We will wonder, and we will think about the problem after we have already screwed it up. We will suffer pain and regret and loneliness and hollowness because we did not try to understand the nature of the issue at hand, but only applied our own theory of operation to it and hoped like hell it would work. It is not a good way to live.

There is a way out, a way forward towards the light. Or, more accurately, there are two ways out. One is divine and the other is earthly. There is a facsimile of the divine solution floating around, and it is probably the one thrown in people's faces more, pitched to mankind without its proper context or background, used unfortunately as an "easy fix" type approach. It is catchy to be told that Jesus is the answer to all our problems and if we simply believe in Him then everything will be okay, and the hole in our lives will be filled. The real divine solution is much more involved and all encompassing, a labor of love and a transformation of life, but it must inform and work in tandem with the earthly solution to be effective. The earthly solution is this: to be aware. To open our eyes and our minds and to struggle to understand how the world actually works. To reason our way from honest premises to reasonable conclusions. To embrace our intellect, to think for ourselves, and to demand that the world do the same.

It is not a hopeless cause, getting to the root of things. It just takes a healthy dose of humility to admit, as Socrates once did, that we know nothing. We need to look long and hard at every issue in our lives to determine if we are solving the puzzle or breaking it.

Because unlike the plastic eight-piece sliding puzzle, our lives are fixable.

▸ **Set task 1**
In the passage on solving life's problems, what does it say Socrates once admitted?
The passage above and the listing that comes next are separate, unrelated material.

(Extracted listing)
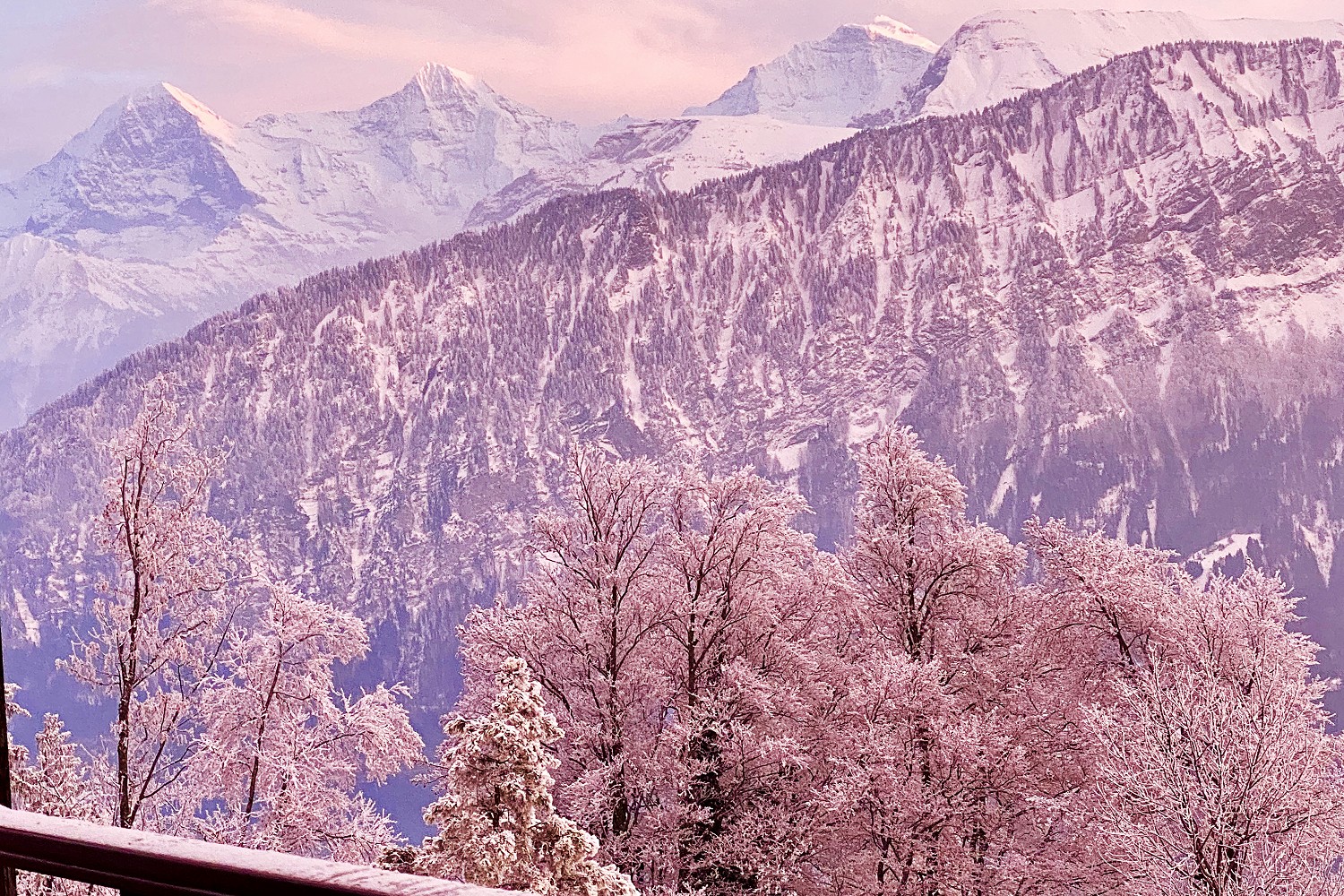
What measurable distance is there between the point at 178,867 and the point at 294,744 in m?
15.9

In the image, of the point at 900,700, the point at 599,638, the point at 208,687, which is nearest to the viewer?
the point at 208,687

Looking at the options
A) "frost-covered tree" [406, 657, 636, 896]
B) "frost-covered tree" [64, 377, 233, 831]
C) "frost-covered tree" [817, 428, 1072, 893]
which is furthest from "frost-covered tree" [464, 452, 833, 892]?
"frost-covered tree" [64, 377, 233, 831]

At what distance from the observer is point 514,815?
43.7ft

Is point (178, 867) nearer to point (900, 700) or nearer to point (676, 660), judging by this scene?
point (900, 700)

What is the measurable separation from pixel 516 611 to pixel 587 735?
3351 millimetres

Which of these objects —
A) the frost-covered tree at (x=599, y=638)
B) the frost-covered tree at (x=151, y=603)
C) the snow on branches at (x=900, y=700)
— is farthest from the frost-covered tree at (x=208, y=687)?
the snow on branches at (x=900, y=700)

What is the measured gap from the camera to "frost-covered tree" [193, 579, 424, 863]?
16.1 meters

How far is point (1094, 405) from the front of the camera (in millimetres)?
193875

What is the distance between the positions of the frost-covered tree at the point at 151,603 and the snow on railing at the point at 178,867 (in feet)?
39.4

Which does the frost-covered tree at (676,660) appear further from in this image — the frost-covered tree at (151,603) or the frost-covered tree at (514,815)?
the frost-covered tree at (151,603)

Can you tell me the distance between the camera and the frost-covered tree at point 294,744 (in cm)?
1612

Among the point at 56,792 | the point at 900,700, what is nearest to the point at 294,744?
the point at 56,792

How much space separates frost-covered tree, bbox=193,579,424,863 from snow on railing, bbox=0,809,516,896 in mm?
14280

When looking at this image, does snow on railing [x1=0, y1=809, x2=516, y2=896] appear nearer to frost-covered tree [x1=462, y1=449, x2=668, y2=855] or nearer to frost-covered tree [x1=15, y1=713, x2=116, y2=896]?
frost-covered tree [x1=15, y1=713, x2=116, y2=896]
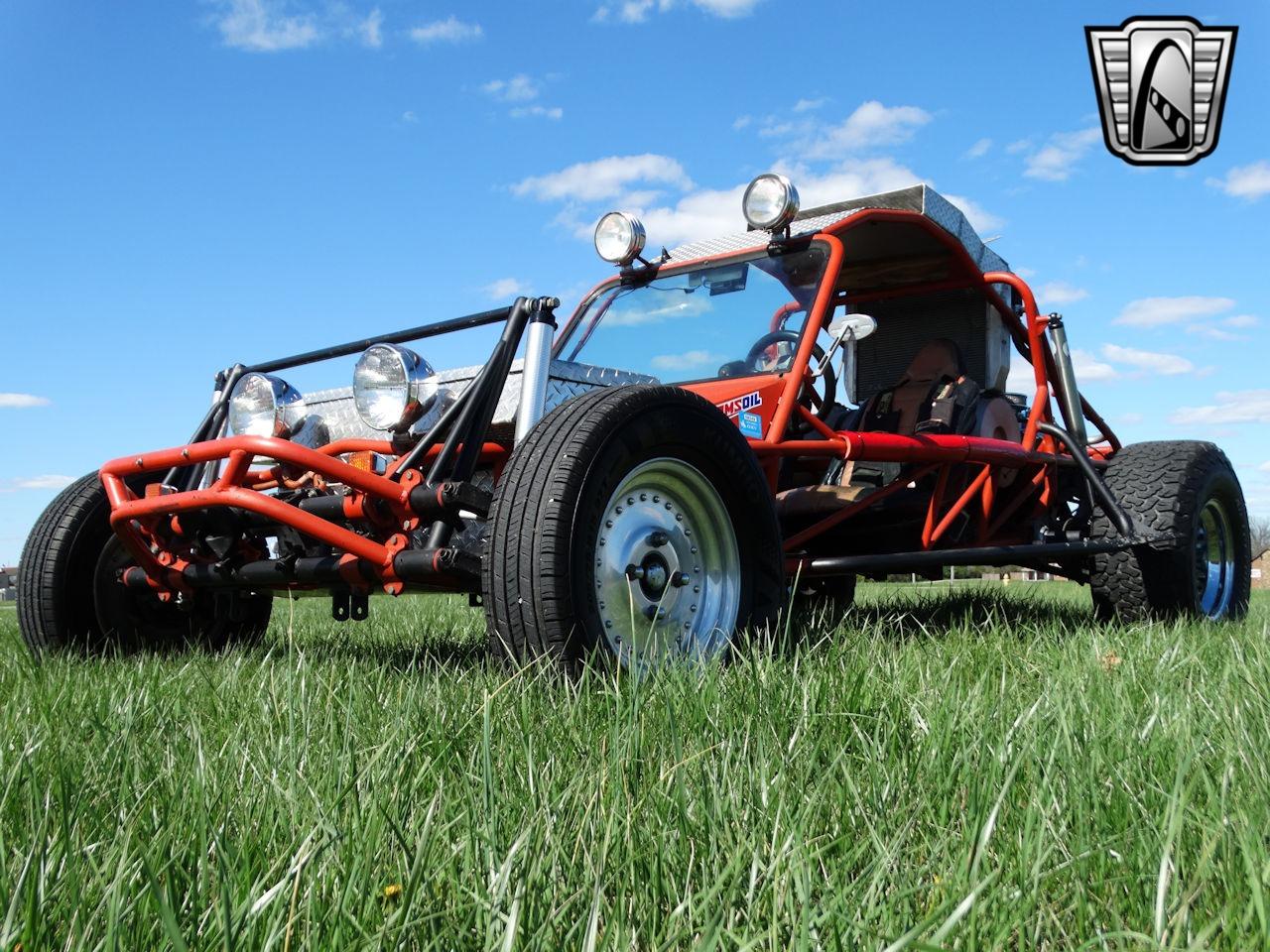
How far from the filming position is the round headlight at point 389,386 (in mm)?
3193

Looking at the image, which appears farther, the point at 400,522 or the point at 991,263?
the point at 991,263

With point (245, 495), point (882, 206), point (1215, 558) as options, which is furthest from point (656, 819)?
point (1215, 558)

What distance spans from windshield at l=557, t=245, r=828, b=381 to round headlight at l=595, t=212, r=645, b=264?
169mm

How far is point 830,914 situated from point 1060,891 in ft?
1.25

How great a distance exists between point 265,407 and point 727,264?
194 cm

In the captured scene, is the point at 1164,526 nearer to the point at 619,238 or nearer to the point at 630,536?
the point at 619,238

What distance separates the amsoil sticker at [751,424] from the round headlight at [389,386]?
3.57ft

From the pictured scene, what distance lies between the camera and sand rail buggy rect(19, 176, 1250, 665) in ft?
9.25

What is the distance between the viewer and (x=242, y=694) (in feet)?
8.53

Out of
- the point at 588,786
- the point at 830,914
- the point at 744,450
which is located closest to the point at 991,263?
the point at 744,450

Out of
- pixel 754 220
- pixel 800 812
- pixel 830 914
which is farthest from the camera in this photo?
pixel 754 220

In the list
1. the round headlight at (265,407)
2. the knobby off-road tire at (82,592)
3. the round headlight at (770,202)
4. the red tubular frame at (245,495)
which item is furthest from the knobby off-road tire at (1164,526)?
the knobby off-road tire at (82,592)

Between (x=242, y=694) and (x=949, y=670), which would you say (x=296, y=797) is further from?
(x=949, y=670)

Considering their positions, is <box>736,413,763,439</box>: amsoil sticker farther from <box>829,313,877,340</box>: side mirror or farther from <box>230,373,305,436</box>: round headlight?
<box>230,373,305,436</box>: round headlight
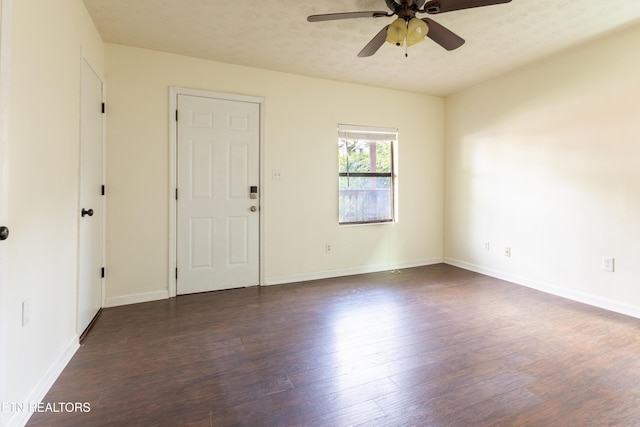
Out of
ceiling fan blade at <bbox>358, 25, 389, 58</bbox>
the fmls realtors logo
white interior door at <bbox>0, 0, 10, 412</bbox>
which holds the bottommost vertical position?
the fmls realtors logo

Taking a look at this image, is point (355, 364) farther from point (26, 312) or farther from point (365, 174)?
point (365, 174)

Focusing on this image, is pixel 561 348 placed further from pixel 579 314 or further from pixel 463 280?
pixel 463 280

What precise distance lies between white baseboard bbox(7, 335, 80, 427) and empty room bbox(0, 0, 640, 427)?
0.05 ft

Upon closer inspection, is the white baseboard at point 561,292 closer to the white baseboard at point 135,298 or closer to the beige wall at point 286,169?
the beige wall at point 286,169

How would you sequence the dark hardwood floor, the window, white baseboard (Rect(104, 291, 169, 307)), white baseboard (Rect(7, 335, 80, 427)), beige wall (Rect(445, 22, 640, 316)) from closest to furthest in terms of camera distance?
Answer: white baseboard (Rect(7, 335, 80, 427)) → the dark hardwood floor → beige wall (Rect(445, 22, 640, 316)) → white baseboard (Rect(104, 291, 169, 307)) → the window

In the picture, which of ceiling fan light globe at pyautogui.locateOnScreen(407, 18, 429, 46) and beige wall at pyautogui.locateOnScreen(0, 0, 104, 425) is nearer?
beige wall at pyautogui.locateOnScreen(0, 0, 104, 425)

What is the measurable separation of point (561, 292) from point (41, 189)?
4524 mm

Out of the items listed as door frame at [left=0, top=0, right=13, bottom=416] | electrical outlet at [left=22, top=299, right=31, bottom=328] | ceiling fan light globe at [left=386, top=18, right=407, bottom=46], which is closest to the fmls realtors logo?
door frame at [left=0, top=0, right=13, bottom=416]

▸ **Set task 2**
Please count the lines in the listing that contain the string "hardwood", and give only the number.

▸ **Answer 1**
That we know nothing.

▸ **Answer 2**
2